**Verilen Görev a**
Listenin başından "29L45 0H0V64L34 69L59" ifadesini içeren satıra kadar, her iki uç da dahil olmak üzere, listedeki satırları aynen yeniden yazın.

**Seçilen Metin**
━━━━━━
Mehmet Yürekli

Mehmet Yürekli

Patrikhane'nin Fener Din Devleti Teşebbüsü?

Patrikhane siyasi, ekonomik ve kültürel olarak, batı emperyalist ülke ve milletlerinin tam desteğini almış, kendi aralarında bin ihtilaf olmasına rağmen, bir ittifak kurarak, Patrikhane'nin Sultan Ahmet civarında ve Ayasofya'ya yakın bir mahallede kurulması, arzu edilen Fener Din Devleti teşebbüsleri, hala devam etmektedir. Bu devlet oluşumunu başta Avrupa Birliği üyeleri (AB'nin uyum yasası dangalaklığının bahanesi ile) ve ABD'nin patrikhane ziyaretleri bu rüya devlet ile hayal ekümenik'lik amacına destek vermeleri, bize ise köstek vurmaları bundandır.
━━━━━━
Veri girdileri:
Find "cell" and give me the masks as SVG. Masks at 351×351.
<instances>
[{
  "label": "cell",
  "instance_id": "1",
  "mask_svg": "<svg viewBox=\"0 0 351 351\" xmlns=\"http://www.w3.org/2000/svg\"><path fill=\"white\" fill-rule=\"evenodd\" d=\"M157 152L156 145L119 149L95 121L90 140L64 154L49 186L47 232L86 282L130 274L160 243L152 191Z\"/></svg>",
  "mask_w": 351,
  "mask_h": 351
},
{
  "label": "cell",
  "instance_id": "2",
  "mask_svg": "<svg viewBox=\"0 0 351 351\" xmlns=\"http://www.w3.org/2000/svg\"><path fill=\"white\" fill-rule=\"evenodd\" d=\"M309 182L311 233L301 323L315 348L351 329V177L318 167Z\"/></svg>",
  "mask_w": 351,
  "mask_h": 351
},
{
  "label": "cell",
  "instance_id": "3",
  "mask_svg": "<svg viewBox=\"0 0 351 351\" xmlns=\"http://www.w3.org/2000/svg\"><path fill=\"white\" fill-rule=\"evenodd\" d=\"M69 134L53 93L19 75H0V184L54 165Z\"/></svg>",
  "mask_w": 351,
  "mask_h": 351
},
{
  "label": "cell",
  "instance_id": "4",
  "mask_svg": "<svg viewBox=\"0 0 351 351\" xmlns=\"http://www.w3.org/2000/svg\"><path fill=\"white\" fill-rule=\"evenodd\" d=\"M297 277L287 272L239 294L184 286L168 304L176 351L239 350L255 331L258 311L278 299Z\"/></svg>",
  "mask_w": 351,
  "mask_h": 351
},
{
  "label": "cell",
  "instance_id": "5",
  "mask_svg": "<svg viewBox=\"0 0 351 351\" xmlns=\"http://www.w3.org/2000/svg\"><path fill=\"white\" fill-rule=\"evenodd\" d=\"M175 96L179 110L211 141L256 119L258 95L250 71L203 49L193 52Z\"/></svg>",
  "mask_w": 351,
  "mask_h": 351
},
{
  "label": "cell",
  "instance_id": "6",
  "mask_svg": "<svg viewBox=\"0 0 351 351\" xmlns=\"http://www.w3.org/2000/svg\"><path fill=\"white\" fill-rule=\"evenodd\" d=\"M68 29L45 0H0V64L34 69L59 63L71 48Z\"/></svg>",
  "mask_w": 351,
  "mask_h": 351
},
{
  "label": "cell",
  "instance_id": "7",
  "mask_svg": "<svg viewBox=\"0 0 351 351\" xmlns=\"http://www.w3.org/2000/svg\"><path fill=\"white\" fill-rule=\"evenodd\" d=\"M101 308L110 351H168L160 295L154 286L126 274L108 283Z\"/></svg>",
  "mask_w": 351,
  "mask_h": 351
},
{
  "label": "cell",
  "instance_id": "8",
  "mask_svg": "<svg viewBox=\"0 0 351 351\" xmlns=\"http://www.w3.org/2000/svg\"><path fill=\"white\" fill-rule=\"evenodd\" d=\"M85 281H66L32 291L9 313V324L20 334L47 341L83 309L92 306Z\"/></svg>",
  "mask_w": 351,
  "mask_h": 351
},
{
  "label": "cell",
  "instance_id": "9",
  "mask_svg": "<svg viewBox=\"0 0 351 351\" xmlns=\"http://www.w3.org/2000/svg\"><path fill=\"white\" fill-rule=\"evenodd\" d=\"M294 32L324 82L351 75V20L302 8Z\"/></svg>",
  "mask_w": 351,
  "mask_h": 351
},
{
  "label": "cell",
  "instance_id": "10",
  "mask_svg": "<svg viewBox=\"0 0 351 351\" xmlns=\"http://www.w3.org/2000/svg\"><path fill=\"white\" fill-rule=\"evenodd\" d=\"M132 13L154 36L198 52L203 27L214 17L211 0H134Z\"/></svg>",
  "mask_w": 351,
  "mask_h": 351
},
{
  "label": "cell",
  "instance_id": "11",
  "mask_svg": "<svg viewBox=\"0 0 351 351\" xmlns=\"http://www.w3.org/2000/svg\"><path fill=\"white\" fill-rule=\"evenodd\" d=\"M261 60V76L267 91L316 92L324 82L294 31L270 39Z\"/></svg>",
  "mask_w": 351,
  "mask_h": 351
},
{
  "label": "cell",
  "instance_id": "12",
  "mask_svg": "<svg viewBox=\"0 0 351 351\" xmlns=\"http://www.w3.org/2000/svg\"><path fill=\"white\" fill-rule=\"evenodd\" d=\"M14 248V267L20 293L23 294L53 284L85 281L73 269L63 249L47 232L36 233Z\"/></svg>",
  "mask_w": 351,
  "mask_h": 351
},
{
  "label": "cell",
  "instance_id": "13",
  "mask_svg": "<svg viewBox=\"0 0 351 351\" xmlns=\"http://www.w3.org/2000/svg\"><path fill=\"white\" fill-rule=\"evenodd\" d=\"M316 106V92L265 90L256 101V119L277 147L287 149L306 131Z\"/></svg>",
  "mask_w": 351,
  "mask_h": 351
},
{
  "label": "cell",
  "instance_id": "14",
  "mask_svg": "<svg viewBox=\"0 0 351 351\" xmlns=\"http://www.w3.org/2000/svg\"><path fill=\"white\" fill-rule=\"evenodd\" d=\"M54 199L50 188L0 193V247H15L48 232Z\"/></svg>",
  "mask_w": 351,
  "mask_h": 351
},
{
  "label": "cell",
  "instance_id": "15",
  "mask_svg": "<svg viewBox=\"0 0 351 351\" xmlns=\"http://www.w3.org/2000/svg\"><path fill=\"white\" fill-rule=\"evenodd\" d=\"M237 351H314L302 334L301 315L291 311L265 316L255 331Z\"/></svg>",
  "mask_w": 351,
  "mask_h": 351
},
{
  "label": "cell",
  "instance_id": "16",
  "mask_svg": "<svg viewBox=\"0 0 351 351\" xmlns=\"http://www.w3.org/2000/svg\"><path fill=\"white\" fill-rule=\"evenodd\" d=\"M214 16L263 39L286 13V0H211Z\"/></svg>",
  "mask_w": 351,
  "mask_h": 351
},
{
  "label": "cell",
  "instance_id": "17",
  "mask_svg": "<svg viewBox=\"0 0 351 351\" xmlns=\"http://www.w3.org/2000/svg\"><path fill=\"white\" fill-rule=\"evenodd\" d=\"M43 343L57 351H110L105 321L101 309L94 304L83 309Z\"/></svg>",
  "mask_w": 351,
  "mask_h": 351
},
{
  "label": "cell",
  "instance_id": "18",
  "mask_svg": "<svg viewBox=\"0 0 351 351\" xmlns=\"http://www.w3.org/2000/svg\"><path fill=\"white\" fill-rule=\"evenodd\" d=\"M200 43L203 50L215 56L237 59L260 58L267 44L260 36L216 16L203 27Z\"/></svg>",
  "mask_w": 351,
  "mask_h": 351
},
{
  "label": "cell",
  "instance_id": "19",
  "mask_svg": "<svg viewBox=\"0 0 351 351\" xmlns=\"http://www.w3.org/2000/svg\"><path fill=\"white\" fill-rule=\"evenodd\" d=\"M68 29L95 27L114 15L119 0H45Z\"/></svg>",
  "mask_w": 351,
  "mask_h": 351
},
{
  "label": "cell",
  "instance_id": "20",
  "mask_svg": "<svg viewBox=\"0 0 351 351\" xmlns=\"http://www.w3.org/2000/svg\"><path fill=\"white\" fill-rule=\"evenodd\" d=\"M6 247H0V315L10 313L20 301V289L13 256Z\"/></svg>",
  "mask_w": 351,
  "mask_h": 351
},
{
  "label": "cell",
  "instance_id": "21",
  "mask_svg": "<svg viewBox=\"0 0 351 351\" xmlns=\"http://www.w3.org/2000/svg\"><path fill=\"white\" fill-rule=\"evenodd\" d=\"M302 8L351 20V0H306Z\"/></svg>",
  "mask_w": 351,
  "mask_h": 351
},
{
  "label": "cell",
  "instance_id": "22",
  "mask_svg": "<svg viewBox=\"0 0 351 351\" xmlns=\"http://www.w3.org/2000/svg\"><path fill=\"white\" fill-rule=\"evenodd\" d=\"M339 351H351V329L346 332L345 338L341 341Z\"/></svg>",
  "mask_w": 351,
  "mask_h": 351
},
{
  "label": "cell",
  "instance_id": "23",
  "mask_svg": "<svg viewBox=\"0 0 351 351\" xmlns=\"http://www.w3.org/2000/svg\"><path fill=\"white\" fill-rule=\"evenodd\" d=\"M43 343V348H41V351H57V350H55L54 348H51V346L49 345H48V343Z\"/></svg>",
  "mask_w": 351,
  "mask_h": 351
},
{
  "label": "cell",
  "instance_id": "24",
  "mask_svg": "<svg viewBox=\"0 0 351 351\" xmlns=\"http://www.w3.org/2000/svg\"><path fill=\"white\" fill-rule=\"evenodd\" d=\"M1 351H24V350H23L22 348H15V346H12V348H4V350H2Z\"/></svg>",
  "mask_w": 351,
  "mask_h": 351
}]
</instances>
━━━━━━
**Verilen Görev b**
Patrikhane hakkındaki metne göre aşağıdaki soruları yanıtlayın.
(i) Patrikhane'nin hangi bölgede kurulması arzu edilmektedir?
(ii) Teşebbüsleri hâlâ devam eden devletin adı nedir?
(iii) Bu devlet oluşumuna başta kimler destek vermektedir?

**Nihai Sonuç a**
Find "cell" and give me the masks as SVG. Masks at 351×351.
<instances>
[{
  "label": "cell",
  "instance_id": "1",
  "mask_svg": "<svg viewBox=\"0 0 351 351\" xmlns=\"http://www.w3.org/2000/svg\"><path fill=\"white\" fill-rule=\"evenodd\" d=\"M157 152L156 145L119 149L95 121L90 140L64 154L49 186L47 232L86 282L130 274L160 243L152 191Z\"/></svg>",
  "mask_w": 351,
  "mask_h": 351
},
{
  "label": "cell",
  "instance_id": "2",
  "mask_svg": "<svg viewBox=\"0 0 351 351\" xmlns=\"http://www.w3.org/2000/svg\"><path fill=\"white\" fill-rule=\"evenodd\" d=\"M309 182L311 233L301 323L315 348L351 329V177L318 167Z\"/></svg>",
  "mask_w": 351,
  "mask_h": 351
},
{
  "label": "cell",
  "instance_id": "3",
  "mask_svg": "<svg viewBox=\"0 0 351 351\" xmlns=\"http://www.w3.org/2000/svg\"><path fill=\"white\" fill-rule=\"evenodd\" d=\"M69 134L53 93L19 75H0V184L54 165Z\"/></svg>",
  "mask_w": 351,
  "mask_h": 351
},
{
  "label": "cell",
  "instance_id": "4",
  "mask_svg": "<svg viewBox=\"0 0 351 351\" xmlns=\"http://www.w3.org/2000/svg\"><path fill=\"white\" fill-rule=\"evenodd\" d=\"M297 277L287 272L239 294L184 286L168 304L176 351L239 350L255 331L258 311L278 299Z\"/></svg>",
  "mask_w": 351,
  "mask_h": 351
},
{
  "label": "cell",
  "instance_id": "5",
  "mask_svg": "<svg viewBox=\"0 0 351 351\" xmlns=\"http://www.w3.org/2000/svg\"><path fill=\"white\" fill-rule=\"evenodd\" d=\"M175 96L179 110L211 141L256 119L258 95L250 71L203 49L193 52Z\"/></svg>",
  "mask_w": 351,
  "mask_h": 351
},
{
  "label": "cell",
  "instance_id": "6",
  "mask_svg": "<svg viewBox=\"0 0 351 351\" xmlns=\"http://www.w3.org/2000/svg\"><path fill=\"white\" fill-rule=\"evenodd\" d=\"M68 29L45 0H0V64L34 69L59 63L71 48Z\"/></svg>",

**Nihai Sonuç b**
(i) Patrikhane'nin Sultan Ahmet civarında ve Ayasofya'ya yakın bir mahallede kurulması arzu edilmektedir.
(ii) Devletin adı Fener Din Devleti'dir.
(iii) Bu oluşuma başta Avrupa Birliği üyeleri ve ABD destek vermektedir.